Hari-hariku biasa saja, hampir semua hari yang aku jalani selama ini tidak ada yang luar biasa. Bukannya aku tidak mensyukuri nikmat Allah yang diberikan-Nya padaku. Aku hanya merasa harus menindaklanjuti ke-eksistansiku di dunia ini. Aku ini adalah seseorang yang masih mencari jati diri. Aku belum bisa dikatakan seorang yang benar-benar menjadi ‘orang’. Nihil. Bukan nihil, tapi ‘belum’. Dan aku merasa hal ini sesuatu yang sangat serius, dan harus aku perjuangkan.

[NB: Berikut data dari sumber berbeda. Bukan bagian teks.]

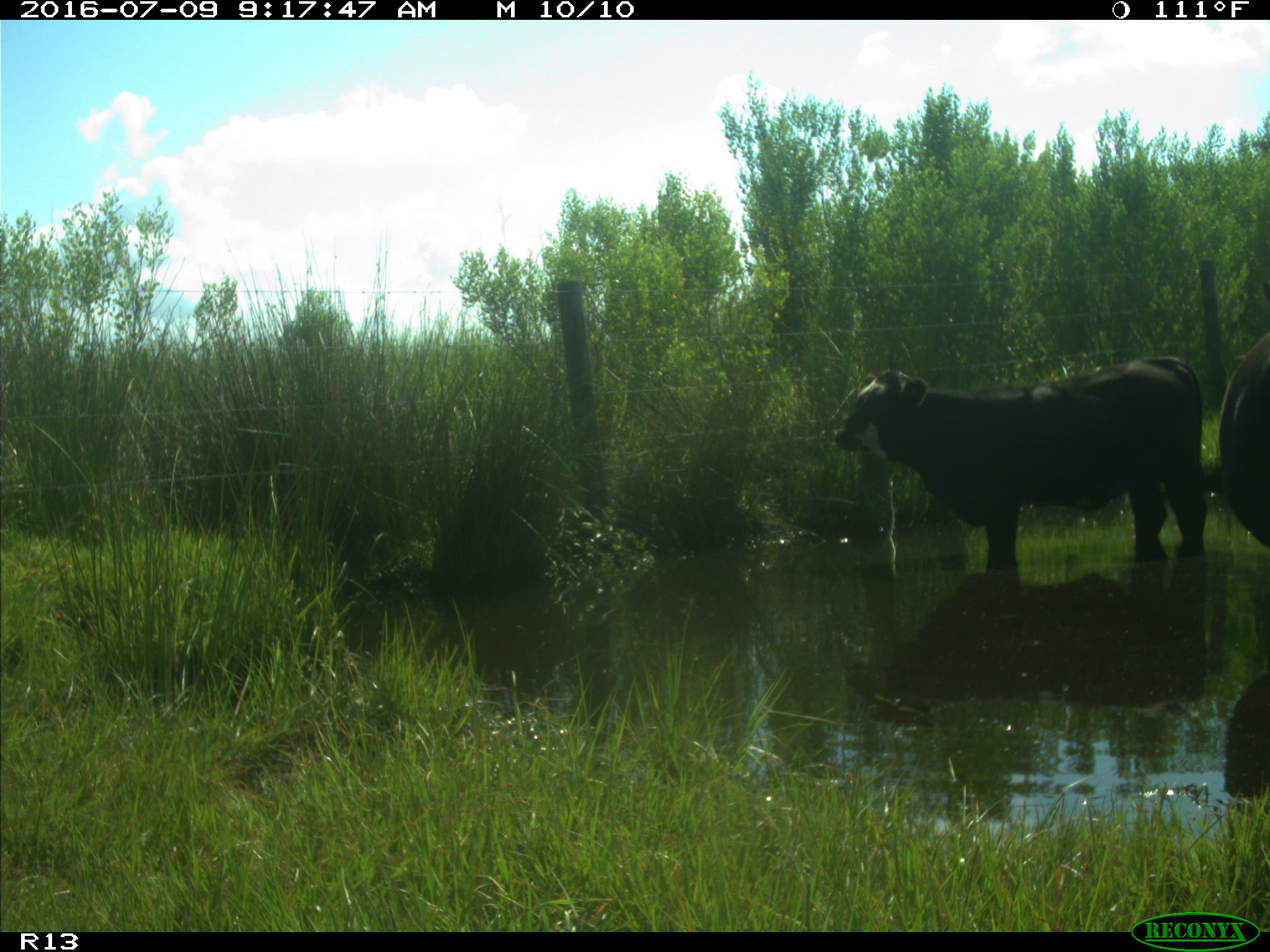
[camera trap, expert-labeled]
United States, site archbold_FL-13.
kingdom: Animalia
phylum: Chordata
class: Mammalia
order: Artiodactyla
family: Bovidae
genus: Bos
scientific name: Bos taurus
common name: domestic cow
Bos taurus (domestic cow).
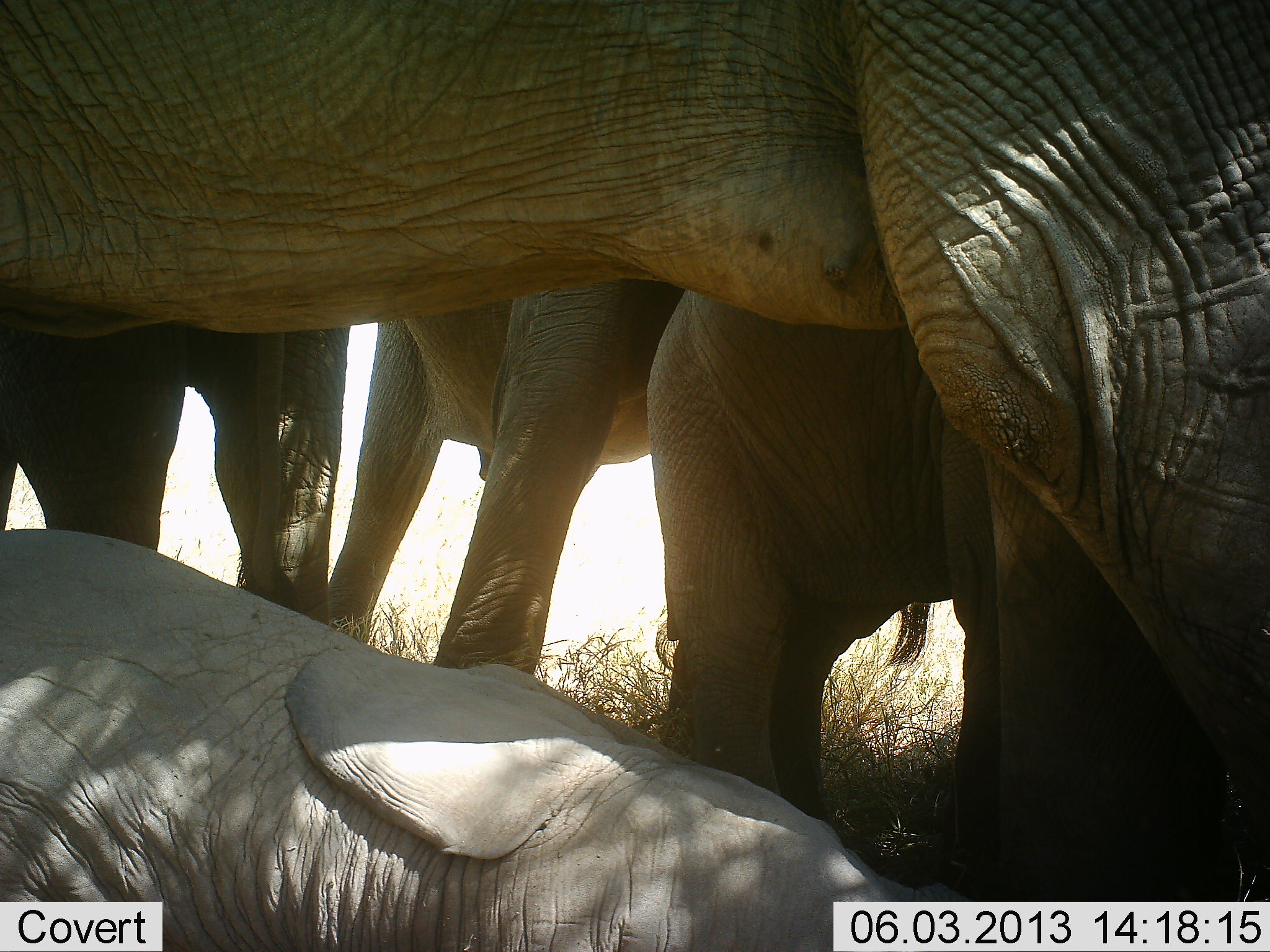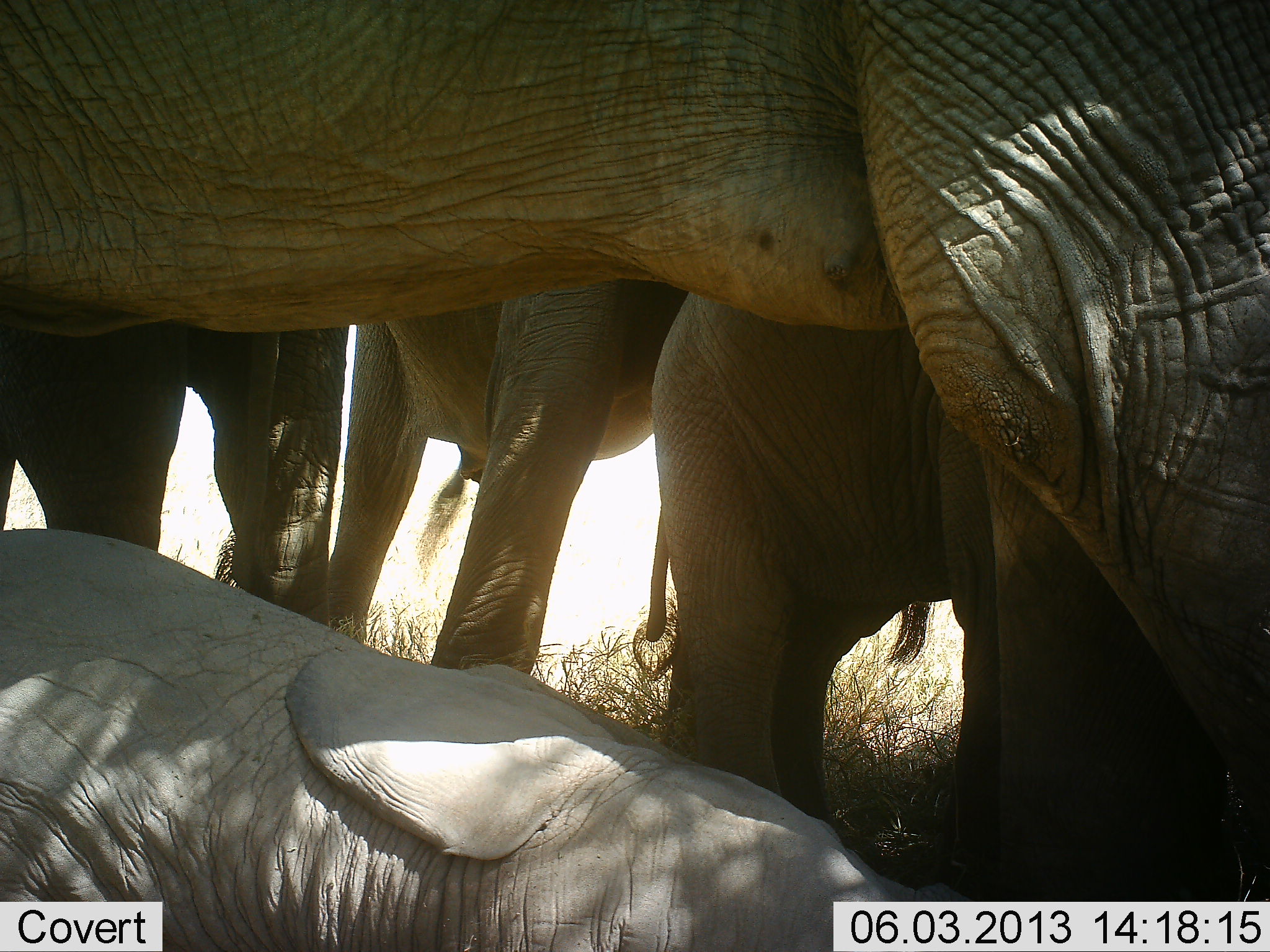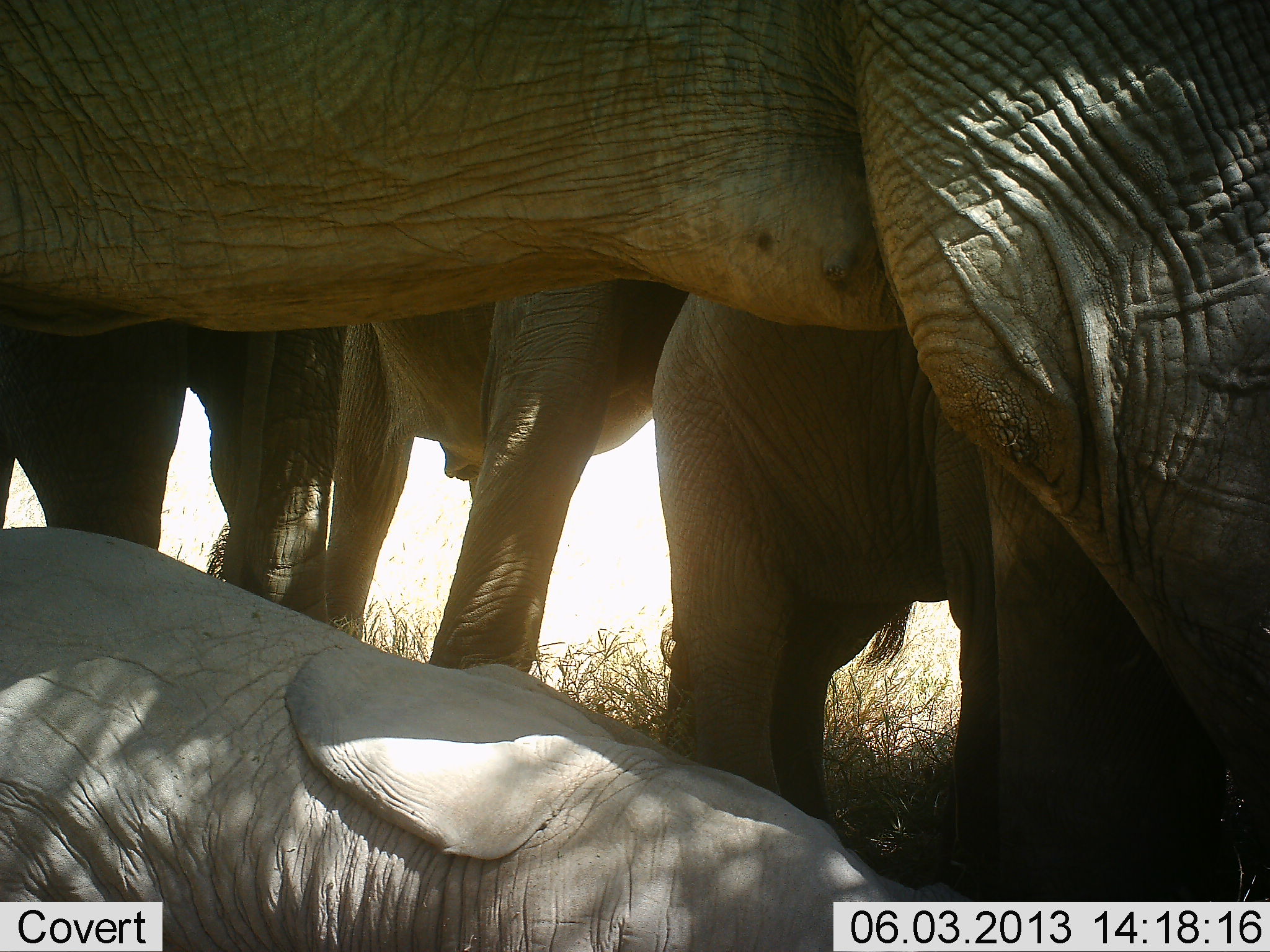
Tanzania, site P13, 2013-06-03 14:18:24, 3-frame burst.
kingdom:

Memang begitu seharusnya. Dan mungkin banyak orang di luar sana yang sama dengan keadaanku. Aku sekarang, belum punya sesuatu yang bisa dibanggakan. Dan berkali-kali orang tuaku, terlebih bapakku, sudah beribu-ribu kali menyampaikan nasehatnya. Entah apa yang ada di benakku saat ini, kenapa aku belum bisa memperbaiki diri, baik dan buruk yang ada pada diriku. Jujur, masih banyak keburukan yang ada di diriku, dan sampai saat ini belum bisa aku perbaiki. Aku berusaha, dan tetap berusaha.
Aku tidak akan mengatakan keburukanku sendiri di sini. Itu akan sangat aneh bila aku mengatakannya, biarlah orang yang menilai diriku, sungguh, aku tidak bisa menilai diriku sendiri. Kecuali aku adalah seorang yang punya banyak kekurangan. Dan aku bukanlah seorang yang pesimis, aku seorang yang optimistic. Aku mau tidak mau harus menanamkan itu dalam diriku. Aku yakin semua itu akan menuju hal yang baik.
Mungkin kata-kataku sekarang ini adalah salah satu bentuk gambaran dari diriku sendiri. Seorang gadis yang belakangan ini merenung dan kebanyakan menyendiri memikirkan kehidupan apa yang akan aku hadapi kelak. Aku tidak lebay, aku hanya berusaha menuliskan ini dengan kejujuran akan apa yang aku rasakan sekarang. Waktu tidak akan kembali, aku harus menggunakan waktuku sebaik-baiknya. Mulai sekarang.